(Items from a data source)
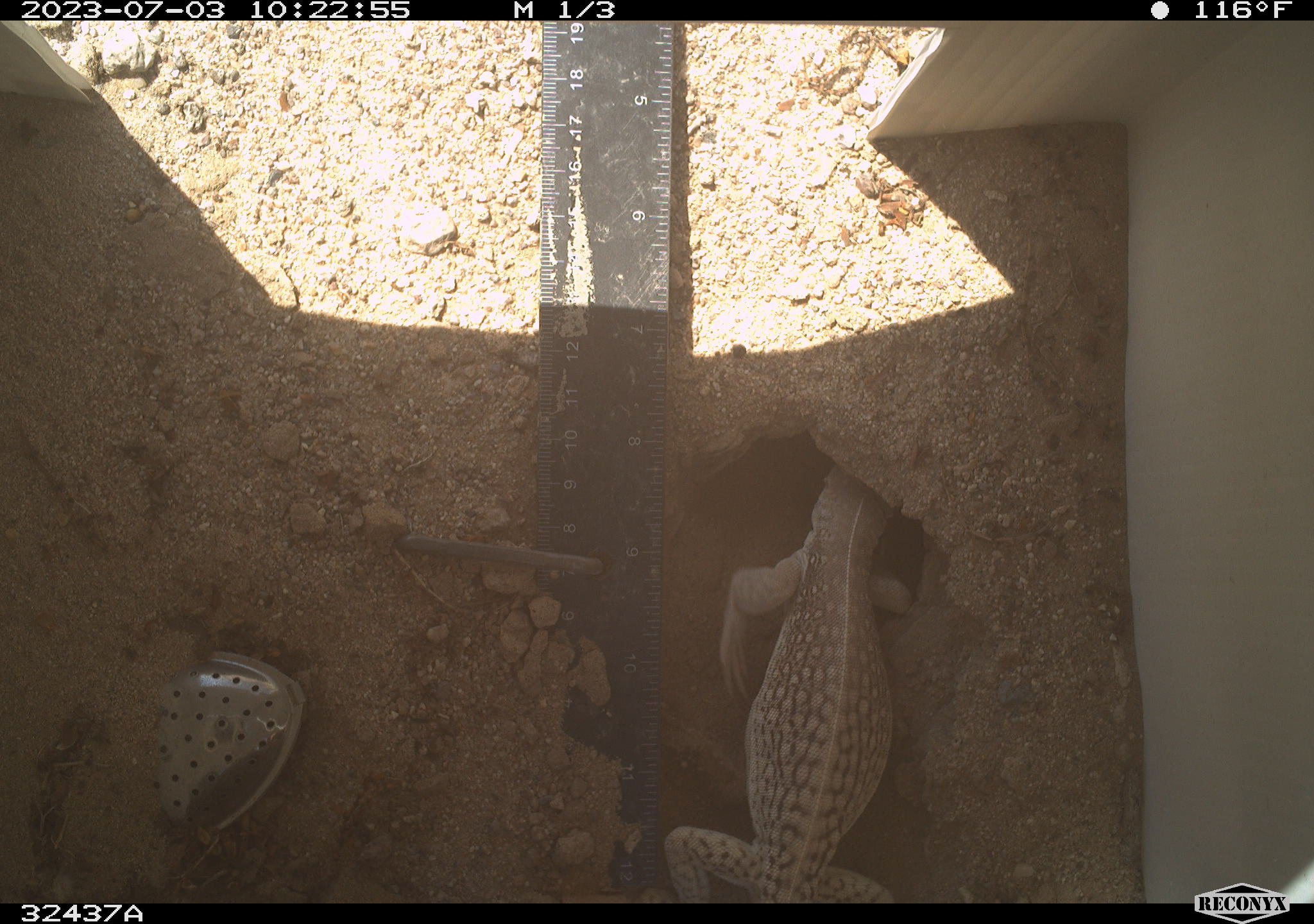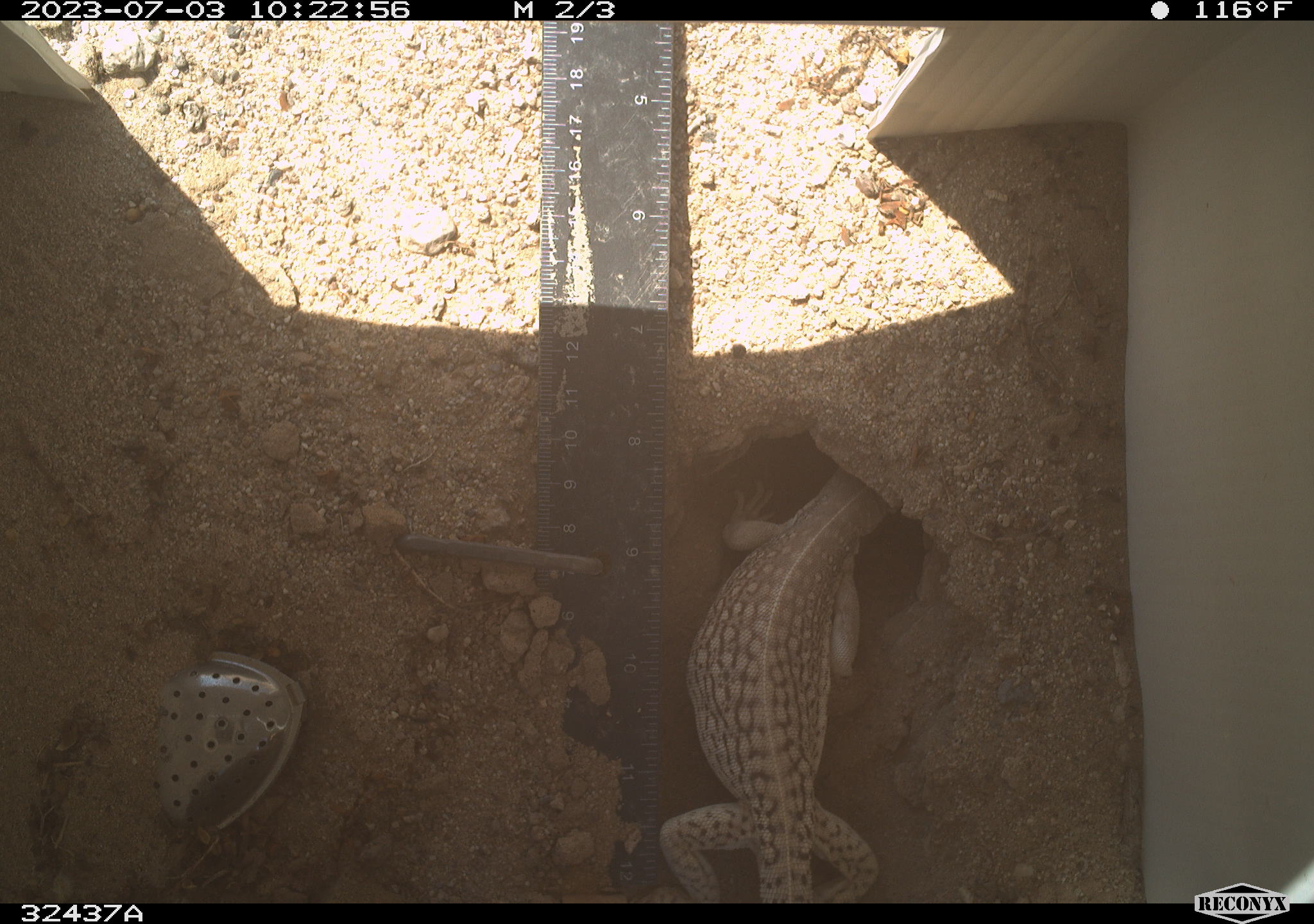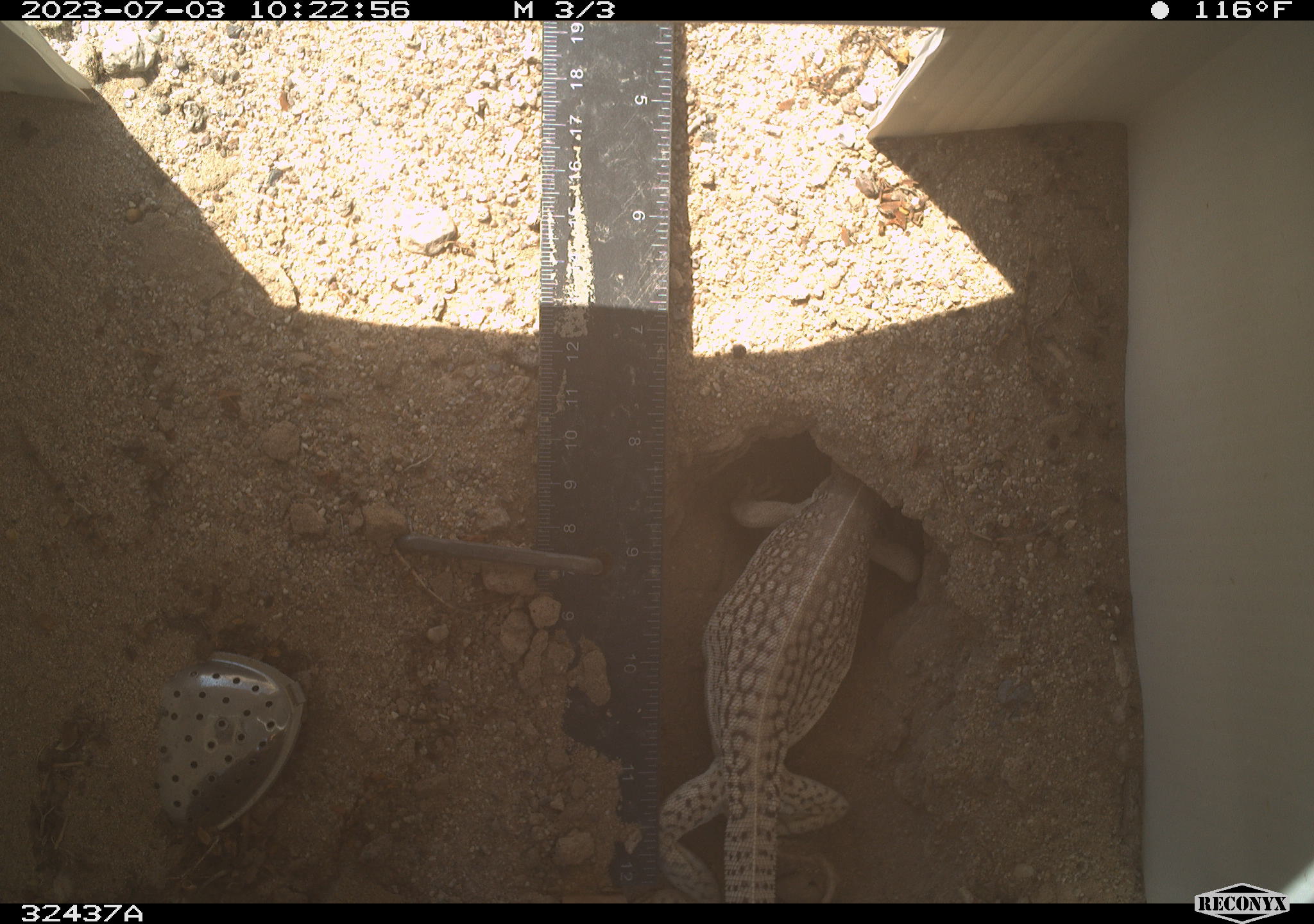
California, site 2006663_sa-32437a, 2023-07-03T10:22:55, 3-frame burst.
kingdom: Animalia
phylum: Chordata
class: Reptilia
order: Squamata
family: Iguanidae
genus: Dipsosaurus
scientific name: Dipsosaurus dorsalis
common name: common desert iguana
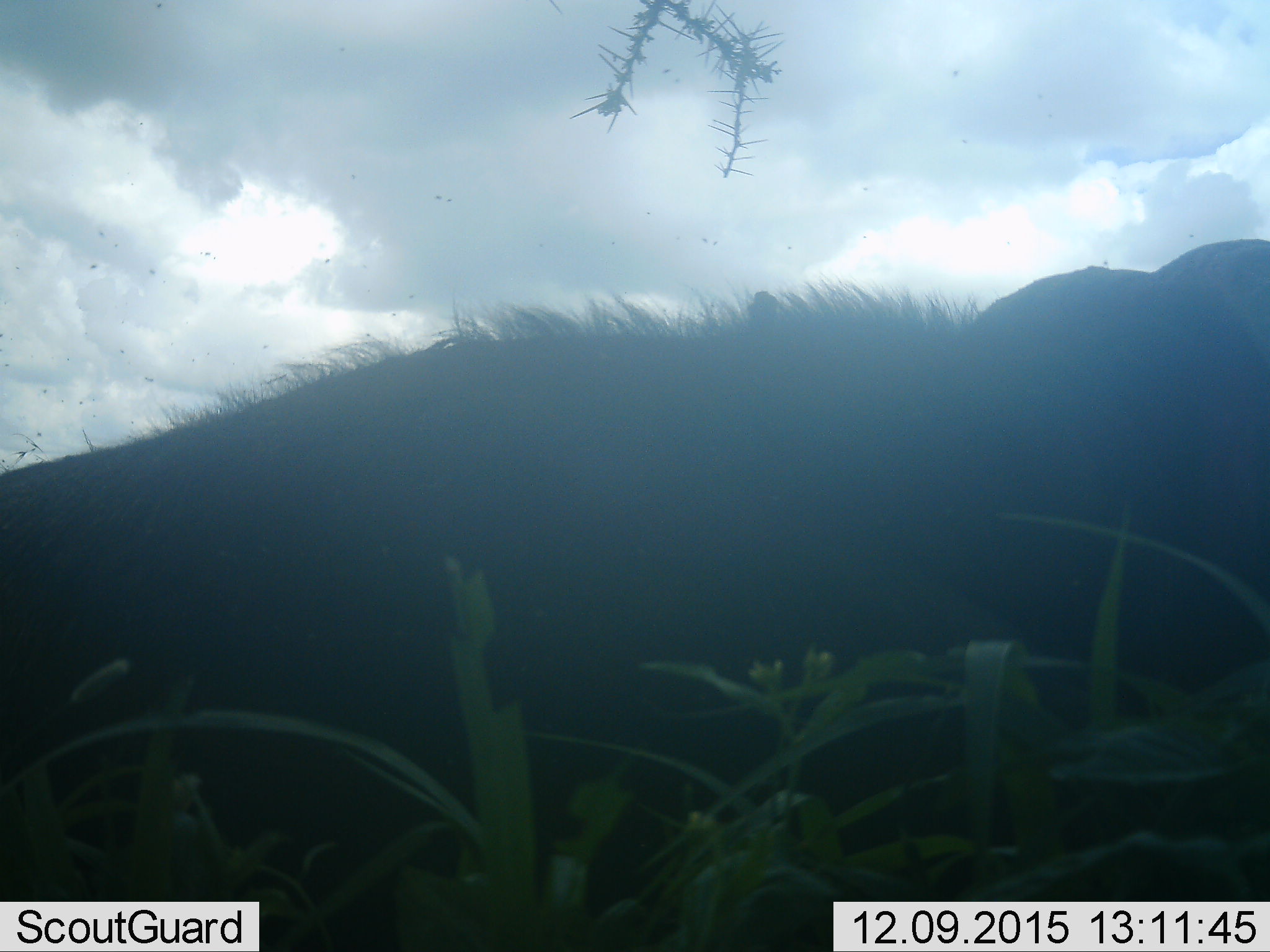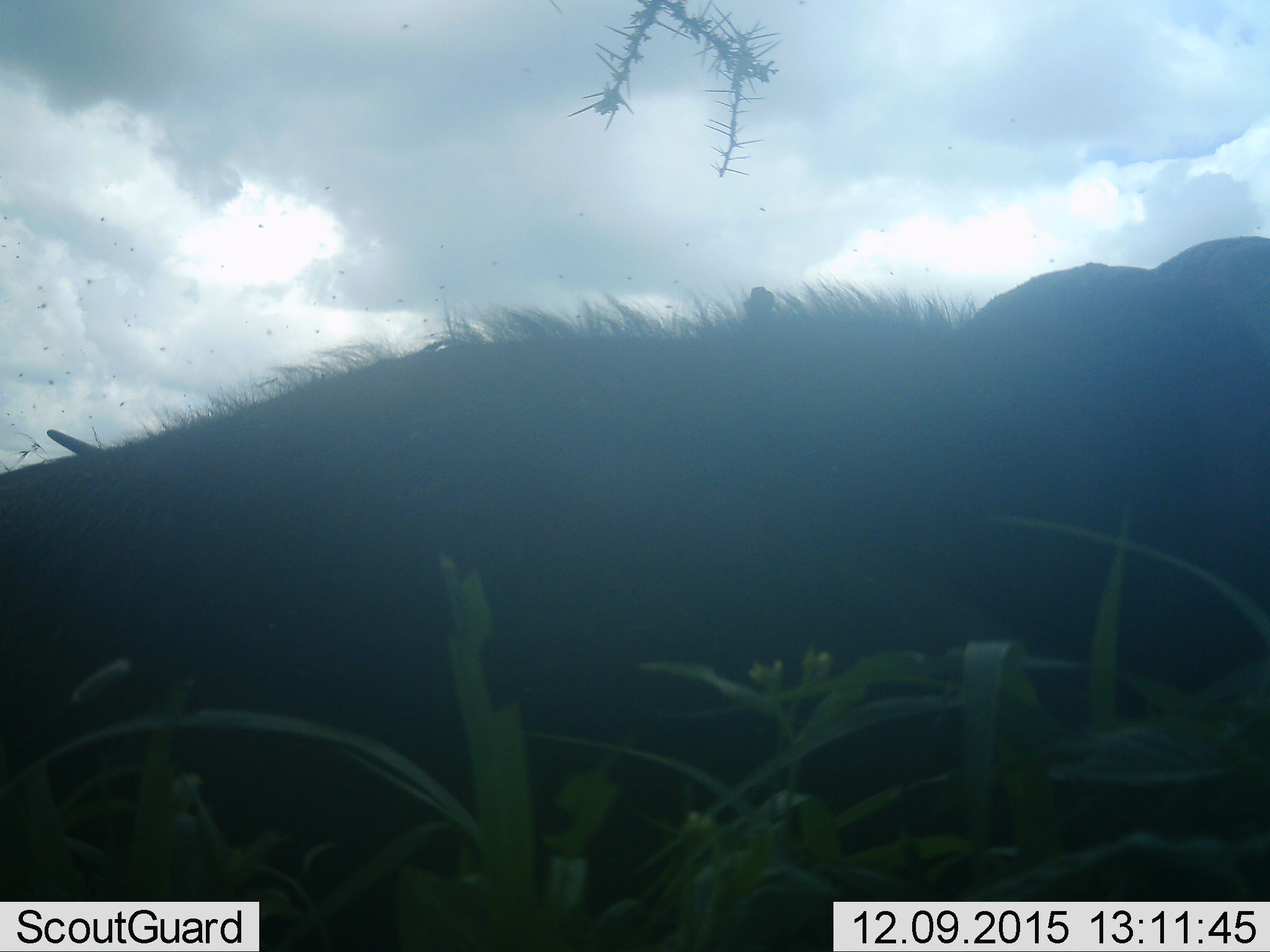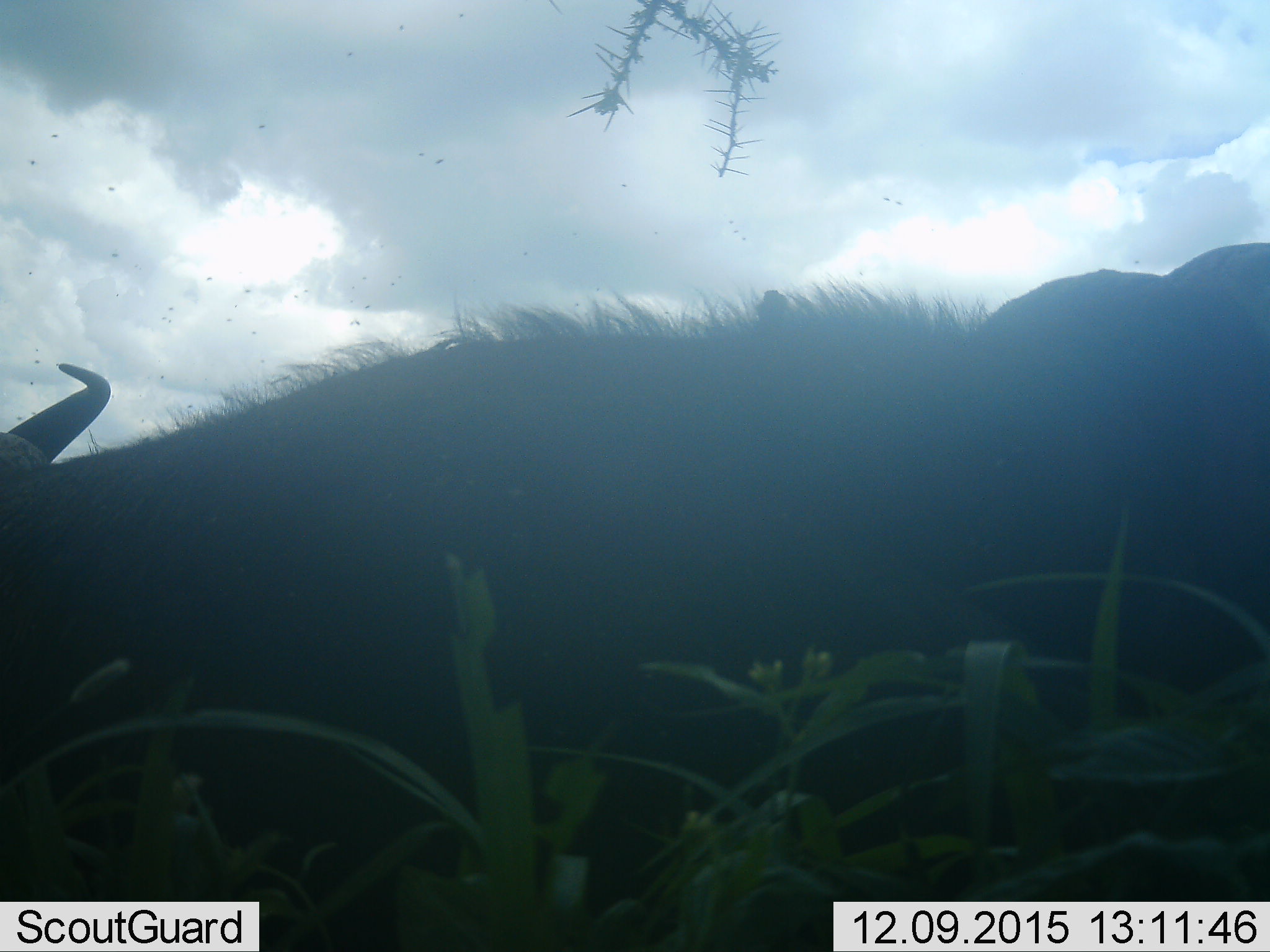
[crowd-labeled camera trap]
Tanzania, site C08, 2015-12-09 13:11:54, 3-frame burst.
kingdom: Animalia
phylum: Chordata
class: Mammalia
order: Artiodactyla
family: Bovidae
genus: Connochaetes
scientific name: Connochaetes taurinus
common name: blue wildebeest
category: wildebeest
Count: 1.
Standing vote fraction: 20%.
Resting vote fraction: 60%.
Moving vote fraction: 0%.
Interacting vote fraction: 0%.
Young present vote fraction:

» **ASSIGNMENT**
From the first line of the entries above down to the line holding "Resting vote fraction: 60%.", quote each line exactly and nothing else, skipping pictures.

» **SOLUTION TO THIS TASK**
California, site 2006663_sa-32437a, 2023-07-03T10:22:55, 3-frame burst.
kingdom: Animalia
phylum: Chordata
class: Reptilia
order: Squamata
family: Iguanidae
genus: Dipsosaurus
scientific name: Dipsosaurus dorsalis
common name: common desert iguana
[crowd-labeled camera trap]
Tanzania, site C08, 2015-12-09 13:11:54, 3-frame burst.
kingdom: Animalia
phylum: Chordata
class: Mammalia
order: Artiodactyla
family: Bovidae
genus: Connochaetes
scientific name: Connochaetes taurinus
common name: blue wildebeest
category: wildebeest
Count: 1.
Standing vote fraction: 20%.
Resting vote fraction: 60%.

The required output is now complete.